Orient Industry, société japonaise, vend des poupées qui sont de répliques de jeunes japonaises et son président déclare : “L’‘épouse hollandaise’ n’est pas une simple poupée, ni un objet : elle peut être une amante irremplaçable, apportant un vrai réconfort affectif.”
Le fabricant américain First Androids vante lui, les possibilités de ses "love dolls" système de fellation à intensité variable, pouls perceptible, hanches à rotation et chauffage avec variateur pour élever la température du corps. La société Mechadoll met en avant, a propos d'un de ses modèles, "le réalisme de son sexe, son anus, sa bouche et sa poitrine généreuse" On commence à voir apparaître des modèles masculins.

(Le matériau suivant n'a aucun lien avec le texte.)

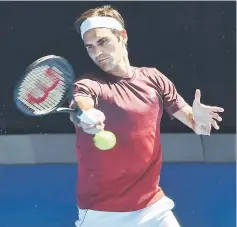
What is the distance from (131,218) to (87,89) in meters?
0.61

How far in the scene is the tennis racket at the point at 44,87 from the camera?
342cm

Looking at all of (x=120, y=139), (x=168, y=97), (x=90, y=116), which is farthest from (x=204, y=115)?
(x=90, y=116)

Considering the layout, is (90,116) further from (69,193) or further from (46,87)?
(69,193)

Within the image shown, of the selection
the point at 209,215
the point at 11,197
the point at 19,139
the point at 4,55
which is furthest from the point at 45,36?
the point at 209,215

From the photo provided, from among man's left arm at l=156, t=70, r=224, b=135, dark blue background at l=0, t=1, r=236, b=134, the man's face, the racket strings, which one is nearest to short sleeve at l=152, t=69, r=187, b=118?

Fabriquées à la main avec des matériaux de qualité, articulées pour permettre une variété de position, ces "poupées d'amour" ont un prix conséquent : de 7000 à 8000 euros.
Anticipant les résultats de la combinaison "love-dolls et robotique", déja en cours, David Levy, auteur de "Sexe avec les Robots : l'évolution des relations Humains-Robots" expert en intelligence artificielle estime que dès le milieu de ce siècle les robots seront nos partenaires sexuels. "Imaginez ça: sexe à volonté, 24 heures sur 24, 7 jours sur 7 !", s'exclame t-il ! "Je ne vois rien de mal dans le fait que des gens aient des rapports sexuels avec des robots" ajoute t'il, prédisant que ce sera considéré comme "une activité parfaitement saine, comme la masturbation - que les médecins et les psychiatres pensaient être à une époque à l'origine de tous les maux sanitaires - est de nos jours considérée comme une activité parfaitement saine".
On n'est pas forcé de partager sa vision et son enthousiasme pour un avenir "sexuellement humanoïdisé"
Michael Sullivan lui, a consacré un film "Sex life of robots", à la libido supposé des robots, ou on voit andro¨des et machines s'envoyer en l'air sans retenue aucune.